Required work:
Starting with the line that contains "From (44,161) |", copy every line through the end of the data below, exactly and with nothing added.

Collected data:

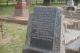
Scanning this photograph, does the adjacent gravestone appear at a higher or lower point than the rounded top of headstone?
lower

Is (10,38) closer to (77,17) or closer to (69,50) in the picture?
(69,50)

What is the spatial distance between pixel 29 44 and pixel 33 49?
201 millimetres

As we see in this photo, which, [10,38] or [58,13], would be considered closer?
[58,13]

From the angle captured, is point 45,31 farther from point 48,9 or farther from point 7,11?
point 7,11

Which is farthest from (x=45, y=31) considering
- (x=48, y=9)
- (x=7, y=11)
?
(x=7, y=11)

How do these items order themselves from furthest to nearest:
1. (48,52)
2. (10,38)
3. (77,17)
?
(77,17)
(10,38)
(48,52)

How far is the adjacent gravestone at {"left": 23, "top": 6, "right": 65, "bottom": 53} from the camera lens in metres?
5.16

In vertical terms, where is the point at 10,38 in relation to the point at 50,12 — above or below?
below

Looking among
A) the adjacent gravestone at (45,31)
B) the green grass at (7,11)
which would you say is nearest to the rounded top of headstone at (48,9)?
the adjacent gravestone at (45,31)

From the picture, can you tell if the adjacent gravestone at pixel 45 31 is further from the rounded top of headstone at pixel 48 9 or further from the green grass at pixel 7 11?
the green grass at pixel 7 11

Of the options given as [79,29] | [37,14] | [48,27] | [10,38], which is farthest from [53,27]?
[79,29]

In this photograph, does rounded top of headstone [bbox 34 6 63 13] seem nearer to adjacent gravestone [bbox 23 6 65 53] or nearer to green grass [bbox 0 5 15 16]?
adjacent gravestone [bbox 23 6 65 53]

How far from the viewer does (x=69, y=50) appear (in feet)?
20.2

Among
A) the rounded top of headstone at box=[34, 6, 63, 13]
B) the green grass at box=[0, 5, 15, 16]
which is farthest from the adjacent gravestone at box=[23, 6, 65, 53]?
the green grass at box=[0, 5, 15, 16]
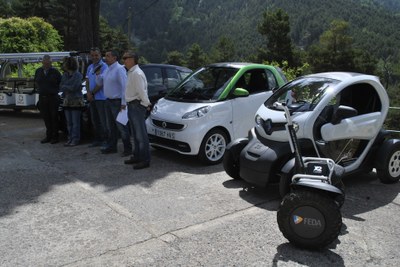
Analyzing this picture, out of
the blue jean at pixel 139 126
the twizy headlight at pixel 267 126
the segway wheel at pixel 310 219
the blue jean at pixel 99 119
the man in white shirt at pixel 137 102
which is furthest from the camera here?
the blue jean at pixel 99 119

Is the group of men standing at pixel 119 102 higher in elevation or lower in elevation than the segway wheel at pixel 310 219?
higher

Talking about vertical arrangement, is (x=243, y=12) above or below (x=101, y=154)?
above

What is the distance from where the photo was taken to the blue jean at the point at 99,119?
7.67 metres

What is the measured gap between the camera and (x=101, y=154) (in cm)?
Result: 746

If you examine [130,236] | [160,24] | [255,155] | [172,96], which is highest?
[160,24]

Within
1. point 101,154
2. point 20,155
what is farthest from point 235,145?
point 20,155

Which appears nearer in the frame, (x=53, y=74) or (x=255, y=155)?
(x=255, y=155)

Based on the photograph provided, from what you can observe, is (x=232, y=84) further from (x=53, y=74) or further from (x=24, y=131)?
(x=24, y=131)

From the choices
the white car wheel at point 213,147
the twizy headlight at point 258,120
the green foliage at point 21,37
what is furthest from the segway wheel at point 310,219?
the green foliage at point 21,37

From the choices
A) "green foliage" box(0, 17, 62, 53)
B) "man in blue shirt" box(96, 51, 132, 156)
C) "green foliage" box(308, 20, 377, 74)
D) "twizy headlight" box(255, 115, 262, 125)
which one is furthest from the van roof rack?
"green foliage" box(308, 20, 377, 74)

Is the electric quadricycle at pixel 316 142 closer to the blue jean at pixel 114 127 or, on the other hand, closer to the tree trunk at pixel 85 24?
the blue jean at pixel 114 127

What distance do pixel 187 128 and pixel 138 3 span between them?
11995cm

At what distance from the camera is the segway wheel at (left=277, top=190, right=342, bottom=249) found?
11.9 ft

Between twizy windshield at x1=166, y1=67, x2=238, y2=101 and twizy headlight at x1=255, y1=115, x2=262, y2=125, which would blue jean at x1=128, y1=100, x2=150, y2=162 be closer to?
twizy windshield at x1=166, y1=67, x2=238, y2=101
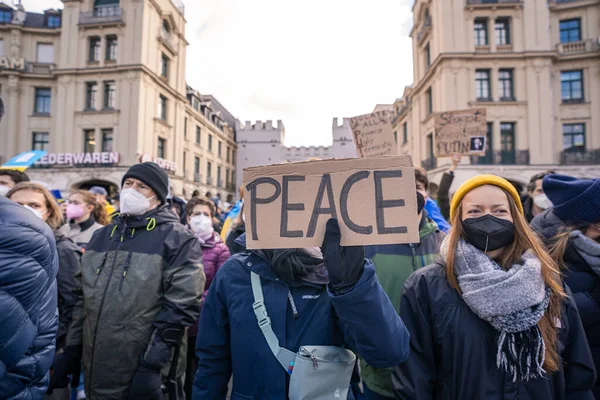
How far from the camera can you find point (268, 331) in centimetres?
163

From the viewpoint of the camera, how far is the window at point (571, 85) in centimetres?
2208

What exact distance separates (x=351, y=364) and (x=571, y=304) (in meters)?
1.23

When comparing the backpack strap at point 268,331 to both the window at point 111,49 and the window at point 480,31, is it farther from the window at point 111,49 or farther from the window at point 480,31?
the window at point 111,49

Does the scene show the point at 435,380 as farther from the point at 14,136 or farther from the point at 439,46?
the point at 14,136

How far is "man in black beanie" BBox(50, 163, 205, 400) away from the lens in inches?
98.0

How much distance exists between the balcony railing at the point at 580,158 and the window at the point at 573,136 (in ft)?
2.62

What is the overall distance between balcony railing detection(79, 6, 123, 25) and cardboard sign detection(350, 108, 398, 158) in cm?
2499

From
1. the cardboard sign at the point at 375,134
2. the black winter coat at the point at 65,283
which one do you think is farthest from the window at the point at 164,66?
the black winter coat at the point at 65,283

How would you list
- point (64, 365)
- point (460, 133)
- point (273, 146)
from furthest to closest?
point (273, 146)
point (460, 133)
point (64, 365)

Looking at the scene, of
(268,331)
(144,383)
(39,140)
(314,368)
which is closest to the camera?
(314,368)

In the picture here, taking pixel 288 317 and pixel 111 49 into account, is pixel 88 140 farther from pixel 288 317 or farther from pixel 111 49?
pixel 288 317

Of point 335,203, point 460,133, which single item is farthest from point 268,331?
point 460,133

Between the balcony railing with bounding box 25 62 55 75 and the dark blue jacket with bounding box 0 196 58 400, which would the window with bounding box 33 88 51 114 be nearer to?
the balcony railing with bounding box 25 62 55 75

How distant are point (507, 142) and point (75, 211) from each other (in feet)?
74.2
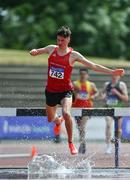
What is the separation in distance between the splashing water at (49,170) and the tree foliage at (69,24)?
27.7 m

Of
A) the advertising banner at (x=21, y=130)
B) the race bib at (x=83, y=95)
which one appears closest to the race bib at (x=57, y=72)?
the race bib at (x=83, y=95)

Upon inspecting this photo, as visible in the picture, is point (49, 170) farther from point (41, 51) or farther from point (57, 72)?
point (41, 51)

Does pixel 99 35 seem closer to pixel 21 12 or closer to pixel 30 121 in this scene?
pixel 21 12

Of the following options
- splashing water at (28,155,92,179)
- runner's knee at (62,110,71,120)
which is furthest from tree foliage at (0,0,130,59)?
splashing water at (28,155,92,179)

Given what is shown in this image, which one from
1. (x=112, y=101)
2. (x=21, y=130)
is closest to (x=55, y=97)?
(x=112, y=101)

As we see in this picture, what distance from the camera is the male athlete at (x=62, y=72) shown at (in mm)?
11922

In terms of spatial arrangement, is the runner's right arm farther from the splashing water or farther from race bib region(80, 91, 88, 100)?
race bib region(80, 91, 88, 100)

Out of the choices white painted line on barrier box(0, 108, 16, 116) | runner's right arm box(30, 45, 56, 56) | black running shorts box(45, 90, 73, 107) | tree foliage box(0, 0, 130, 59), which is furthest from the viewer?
tree foliage box(0, 0, 130, 59)

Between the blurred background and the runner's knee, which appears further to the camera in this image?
the blurred background

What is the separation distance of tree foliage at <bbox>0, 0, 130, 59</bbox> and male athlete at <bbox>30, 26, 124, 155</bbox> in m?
27.0

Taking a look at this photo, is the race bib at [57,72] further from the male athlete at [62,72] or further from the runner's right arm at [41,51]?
the runner's right arm at [41,51]

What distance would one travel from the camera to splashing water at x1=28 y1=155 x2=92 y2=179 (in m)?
11.2

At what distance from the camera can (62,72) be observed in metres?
11.9

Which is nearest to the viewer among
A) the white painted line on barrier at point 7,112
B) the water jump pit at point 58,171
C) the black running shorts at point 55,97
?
the water jump pit at point 58,171
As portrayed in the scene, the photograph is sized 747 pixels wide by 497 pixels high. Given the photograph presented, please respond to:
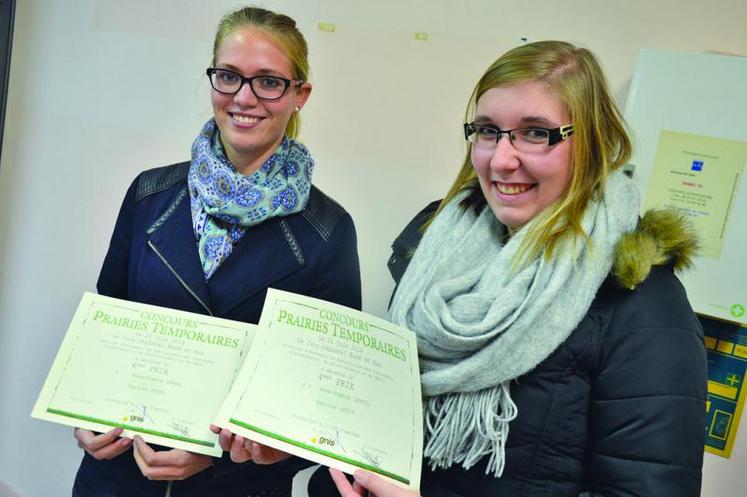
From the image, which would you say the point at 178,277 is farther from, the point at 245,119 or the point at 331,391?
the point at 331,391

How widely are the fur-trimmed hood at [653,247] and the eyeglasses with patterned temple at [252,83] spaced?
90 centimetres

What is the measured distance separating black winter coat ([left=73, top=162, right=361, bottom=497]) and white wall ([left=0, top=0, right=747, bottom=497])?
0.26 meters

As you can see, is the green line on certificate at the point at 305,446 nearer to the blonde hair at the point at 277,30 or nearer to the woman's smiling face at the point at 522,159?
the woman's smiling face at the point at 522,159

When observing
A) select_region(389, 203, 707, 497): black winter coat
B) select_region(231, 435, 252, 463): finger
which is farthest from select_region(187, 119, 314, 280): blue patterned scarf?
select_region(389, 203, 707, 497): black winter coat

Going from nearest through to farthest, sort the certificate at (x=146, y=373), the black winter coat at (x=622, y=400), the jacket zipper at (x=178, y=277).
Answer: the black winter coat at (x=622, y=400) < the certificate at (x=146, y=373) < the jacket zipper at (x=178, y=277)

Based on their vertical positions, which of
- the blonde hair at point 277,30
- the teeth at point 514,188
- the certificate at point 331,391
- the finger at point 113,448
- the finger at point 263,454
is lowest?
the finger at point 113,448

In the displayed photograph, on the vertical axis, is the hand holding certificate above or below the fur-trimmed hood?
below

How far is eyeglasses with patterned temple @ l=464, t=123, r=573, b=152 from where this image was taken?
107cm

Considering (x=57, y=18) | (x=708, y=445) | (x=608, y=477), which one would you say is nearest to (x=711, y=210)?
(x=708, y=445)

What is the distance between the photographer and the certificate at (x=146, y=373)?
115cm

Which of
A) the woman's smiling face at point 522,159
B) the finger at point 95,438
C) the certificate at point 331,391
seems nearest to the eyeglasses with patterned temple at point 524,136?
the woman's smiling face at point 522,159

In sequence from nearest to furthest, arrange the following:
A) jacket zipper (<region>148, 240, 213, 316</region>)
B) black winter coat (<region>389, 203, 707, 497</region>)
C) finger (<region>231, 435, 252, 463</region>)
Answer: black winter coat (<region>389, 203, 707, 497</region>)
finger (<region>231, 435, 252, 463</region>)
jacket zipper (<region>148, 240, 213, 316</region>)

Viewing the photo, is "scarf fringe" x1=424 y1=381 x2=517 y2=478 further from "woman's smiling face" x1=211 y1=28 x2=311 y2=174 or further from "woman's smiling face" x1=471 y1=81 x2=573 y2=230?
"woman's smiling face" x1=211 y1=28 x2=311 y2=174

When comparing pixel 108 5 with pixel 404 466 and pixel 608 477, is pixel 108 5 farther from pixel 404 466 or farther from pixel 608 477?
pixel 608 477
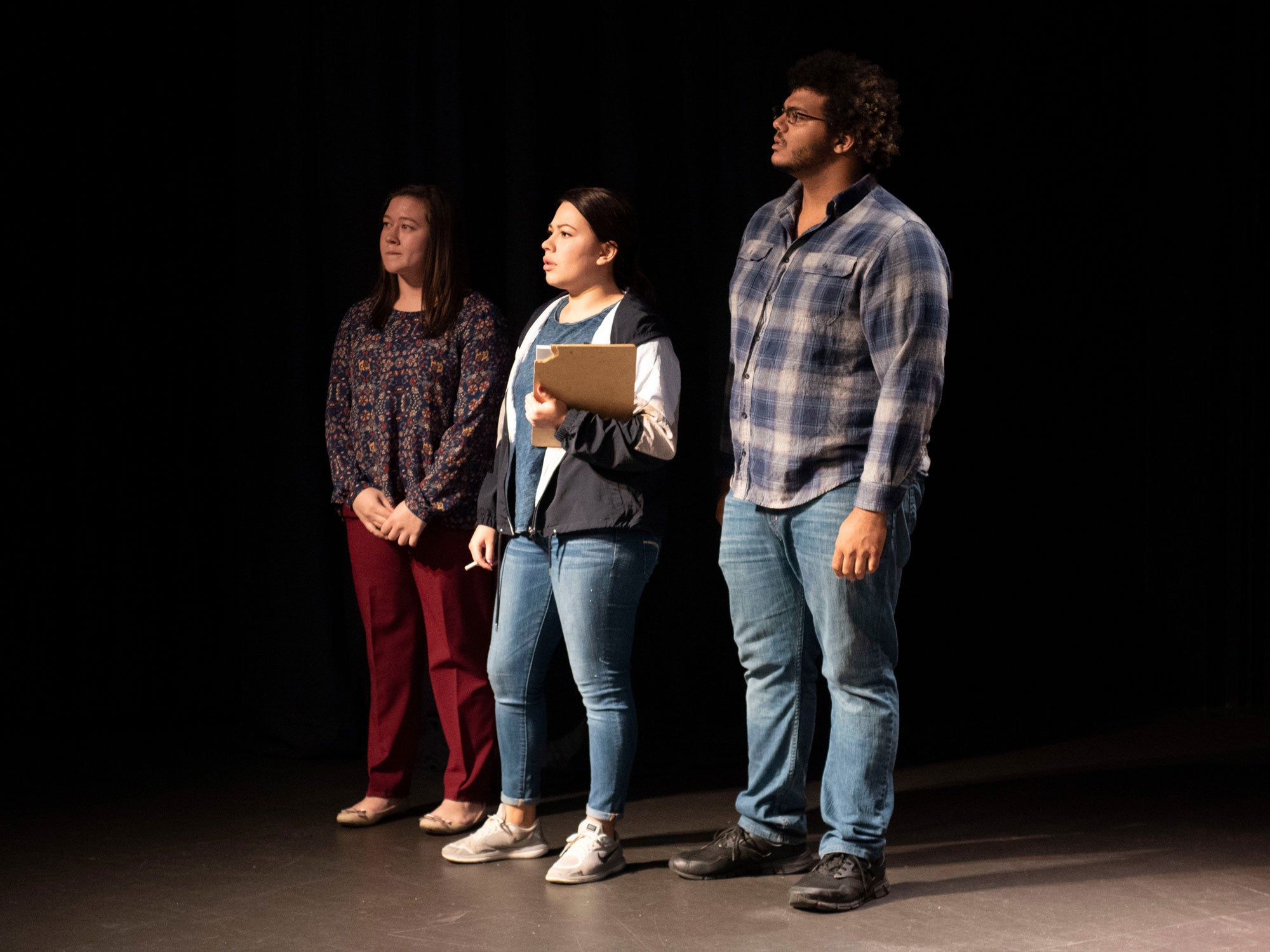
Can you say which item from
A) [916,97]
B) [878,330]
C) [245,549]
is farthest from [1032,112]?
[245,549]

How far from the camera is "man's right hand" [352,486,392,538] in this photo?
3.19m

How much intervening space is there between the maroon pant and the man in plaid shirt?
739mm

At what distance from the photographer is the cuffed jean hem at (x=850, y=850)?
2.64 metres

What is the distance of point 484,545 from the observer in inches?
118

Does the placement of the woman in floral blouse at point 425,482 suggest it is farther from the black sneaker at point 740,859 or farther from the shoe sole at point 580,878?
the black sneaker at point 740,859

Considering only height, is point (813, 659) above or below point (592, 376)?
below

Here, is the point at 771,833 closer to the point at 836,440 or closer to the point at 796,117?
the point at 836,440

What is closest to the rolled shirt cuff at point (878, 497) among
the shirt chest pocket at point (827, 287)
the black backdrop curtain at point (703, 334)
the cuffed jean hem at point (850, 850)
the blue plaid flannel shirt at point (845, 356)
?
the blue plaid flannel shirt at point (845, 356)

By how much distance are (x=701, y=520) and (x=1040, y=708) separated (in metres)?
1.51

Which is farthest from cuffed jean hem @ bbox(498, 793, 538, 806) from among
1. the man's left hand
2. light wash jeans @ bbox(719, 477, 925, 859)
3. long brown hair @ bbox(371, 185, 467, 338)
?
long brown hair @ bbox(371, 185, 467, 338)

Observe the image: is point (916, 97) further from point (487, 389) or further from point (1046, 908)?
point (1046, 908)

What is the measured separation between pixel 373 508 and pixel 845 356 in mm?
1194

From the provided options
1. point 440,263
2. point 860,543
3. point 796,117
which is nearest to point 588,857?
point 860,543

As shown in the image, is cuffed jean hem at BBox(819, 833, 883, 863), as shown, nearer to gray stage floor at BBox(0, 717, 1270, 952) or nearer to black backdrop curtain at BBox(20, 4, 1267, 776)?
gray stage floor at BBox(0, 717, 1270, 952)
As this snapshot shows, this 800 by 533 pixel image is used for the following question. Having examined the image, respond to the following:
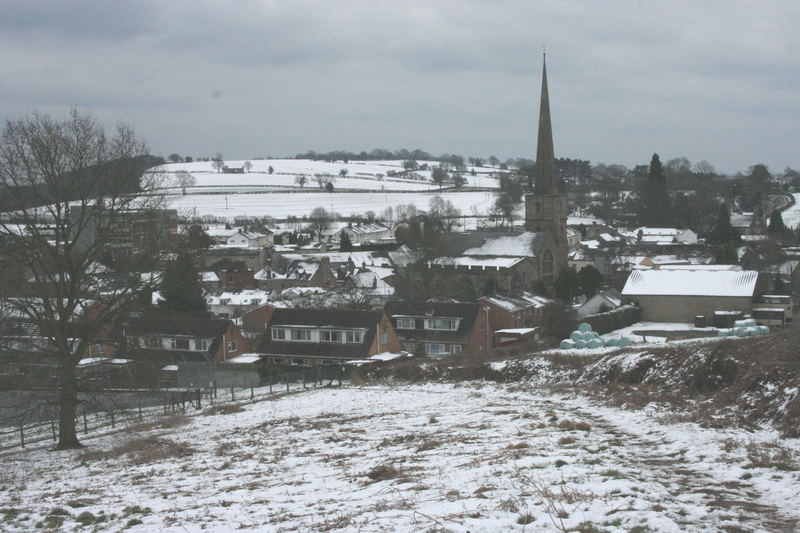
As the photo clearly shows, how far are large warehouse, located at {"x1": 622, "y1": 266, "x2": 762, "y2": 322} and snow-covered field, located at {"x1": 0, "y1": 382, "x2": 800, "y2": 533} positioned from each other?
3637 centimetres

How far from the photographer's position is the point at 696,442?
10914mm

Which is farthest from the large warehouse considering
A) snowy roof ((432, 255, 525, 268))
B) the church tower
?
the church tower

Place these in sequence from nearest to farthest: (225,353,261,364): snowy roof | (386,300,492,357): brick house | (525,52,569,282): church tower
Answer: (225,353,261,364): snowy roof, (386,300,492,357): brick house, (525,52,569,282): church tower

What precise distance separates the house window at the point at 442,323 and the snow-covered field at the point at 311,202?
11232cm

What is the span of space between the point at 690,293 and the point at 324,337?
88.3ft

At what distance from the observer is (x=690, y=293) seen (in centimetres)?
5053

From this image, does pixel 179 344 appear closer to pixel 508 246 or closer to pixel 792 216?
pixel 508 246

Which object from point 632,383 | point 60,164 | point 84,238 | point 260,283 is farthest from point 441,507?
point 260,283

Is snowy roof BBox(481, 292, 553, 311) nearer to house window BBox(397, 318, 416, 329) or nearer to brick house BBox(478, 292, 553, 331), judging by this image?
brick house BBox(478, 292, 553, 331)

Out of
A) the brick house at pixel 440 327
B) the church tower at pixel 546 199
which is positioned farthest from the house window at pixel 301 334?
the church tower at pixel 546 199

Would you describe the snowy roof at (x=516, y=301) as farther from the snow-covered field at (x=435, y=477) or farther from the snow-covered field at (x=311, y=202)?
the snow-covered field at (x=311, y=202)

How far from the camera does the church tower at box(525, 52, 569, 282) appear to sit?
8081 cm

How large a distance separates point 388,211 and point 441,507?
5562 inches

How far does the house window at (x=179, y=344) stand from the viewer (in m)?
39.3
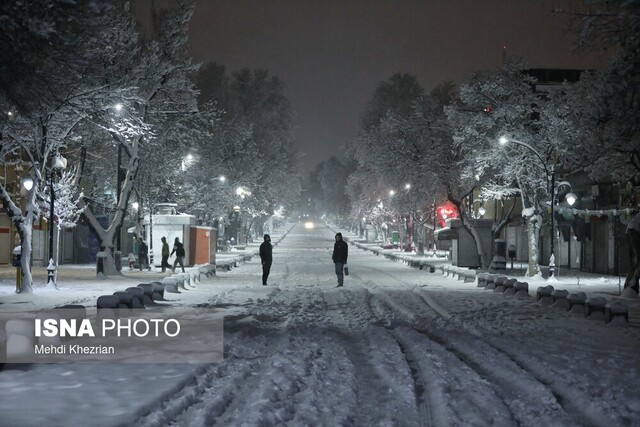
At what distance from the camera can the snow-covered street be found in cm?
805

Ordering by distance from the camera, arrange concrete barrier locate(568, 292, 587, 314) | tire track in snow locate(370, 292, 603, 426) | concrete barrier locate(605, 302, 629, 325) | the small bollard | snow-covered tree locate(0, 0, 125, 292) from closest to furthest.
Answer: tire track in snow locate(370, 292, 603, 426) < snow-covered tree locate(0, 0, 125, 292) < concrete barrier locate(605, 302, 629, 325) < concrete barrier locate(568, 292, 587, 314) < the small bollard

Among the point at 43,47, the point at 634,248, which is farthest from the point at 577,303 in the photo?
the point at 43,47

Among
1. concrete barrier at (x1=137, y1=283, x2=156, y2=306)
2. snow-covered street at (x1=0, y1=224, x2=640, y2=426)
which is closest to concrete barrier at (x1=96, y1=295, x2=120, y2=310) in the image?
snow-covered street at (x1=0, y1=224, x2=640, y2=426)

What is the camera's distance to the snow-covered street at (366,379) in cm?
805

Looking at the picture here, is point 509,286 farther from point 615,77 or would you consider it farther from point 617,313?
point 615,77

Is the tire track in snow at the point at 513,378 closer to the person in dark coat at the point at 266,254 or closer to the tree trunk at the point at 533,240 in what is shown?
the person in dark coat at the point at 266,254

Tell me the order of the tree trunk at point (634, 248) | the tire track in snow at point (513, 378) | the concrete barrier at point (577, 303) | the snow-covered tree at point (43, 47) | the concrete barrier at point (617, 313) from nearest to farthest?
1. the tire track in snow at point (513, 378)
2. the snow-covered tree at point (43, 47)
3. the concrete barrier at point (617, 313)
4. the concrete barrier at point (577, 303)
5. the tree trunk at point (634, 248)

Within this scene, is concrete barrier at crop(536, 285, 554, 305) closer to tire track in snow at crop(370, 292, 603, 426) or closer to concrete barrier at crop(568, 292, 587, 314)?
concrete barrier at crop(568, 292, 587, 314)

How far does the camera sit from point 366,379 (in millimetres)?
10227

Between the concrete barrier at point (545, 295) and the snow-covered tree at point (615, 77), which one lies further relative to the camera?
the concrete barrier at point (545, 295)

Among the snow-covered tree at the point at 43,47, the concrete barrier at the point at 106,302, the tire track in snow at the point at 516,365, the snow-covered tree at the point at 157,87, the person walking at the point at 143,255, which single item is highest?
the snow-covered tree at the point at 157,87

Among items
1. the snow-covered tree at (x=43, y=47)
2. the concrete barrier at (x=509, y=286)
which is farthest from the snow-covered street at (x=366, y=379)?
the concrete barrier at (x=509, y=286)

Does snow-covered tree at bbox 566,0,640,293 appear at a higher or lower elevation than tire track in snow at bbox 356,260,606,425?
higher

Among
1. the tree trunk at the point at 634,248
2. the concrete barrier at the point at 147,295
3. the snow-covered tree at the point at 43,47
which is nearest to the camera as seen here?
the snow-covered tree at the point at 43,47
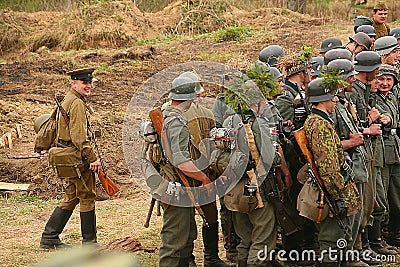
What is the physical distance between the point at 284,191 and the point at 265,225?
0.49 metres

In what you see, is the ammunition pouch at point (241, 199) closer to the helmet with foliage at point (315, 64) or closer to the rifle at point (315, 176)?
the rifle at point (315, 176)

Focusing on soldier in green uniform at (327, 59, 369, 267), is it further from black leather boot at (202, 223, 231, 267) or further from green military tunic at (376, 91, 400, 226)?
black leather boot at (202, 223, 231, 267)

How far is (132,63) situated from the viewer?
16.4m

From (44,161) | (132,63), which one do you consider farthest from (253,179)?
(132,63)

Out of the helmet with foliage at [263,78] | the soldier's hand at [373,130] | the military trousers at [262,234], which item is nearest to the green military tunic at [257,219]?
the military trousers at [262,234]

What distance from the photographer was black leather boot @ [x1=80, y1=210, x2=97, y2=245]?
20.2ft

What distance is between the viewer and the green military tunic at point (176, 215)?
4.95 meters

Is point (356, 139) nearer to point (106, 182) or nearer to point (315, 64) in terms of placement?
point (315, 64)

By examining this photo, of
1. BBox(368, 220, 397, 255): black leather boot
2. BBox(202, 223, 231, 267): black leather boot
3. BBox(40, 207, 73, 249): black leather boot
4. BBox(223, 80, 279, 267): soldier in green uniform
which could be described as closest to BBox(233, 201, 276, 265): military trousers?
BBox(223, 80, 279, 267): soldier in green uniform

Response to this exercise:
From (44,161) | (132,63), which one do you consider farthest from (253,179)?
(132,63)

Out of the helmet with foliage at [263,78] | the soldier's hand at [373,130] | the military trousers at [262,234], which item is nearest to the green military tunic at [257,219]?
the military trousers at [262,234]

What distance from the photographer was black leather boot @ [x1=80, y1=210, x2=97, y2=245]?
20.2ft

What distance is between the viewer and the green military tunic at point (176, 215)?
4.95 meters

Is point (356, 139) nearer to point (106, 182) or nearer to point (315, 64) in terms of placement?
point (315, 64)

By examining this photo, of
1. BBox(368, 220, 397, 255): black leather boot
2. BBox(202, 223, 231, 267): black leather boot
3. BBox(40, 207, 73, 249): black leather boot
4. BBox(223, 80, 279, 267): soldier in green uniform
which could be described as closest to BBox(233, 201, 276, 265): military trousers?
BBox(223, 80, 279, 267): soldier in green uniform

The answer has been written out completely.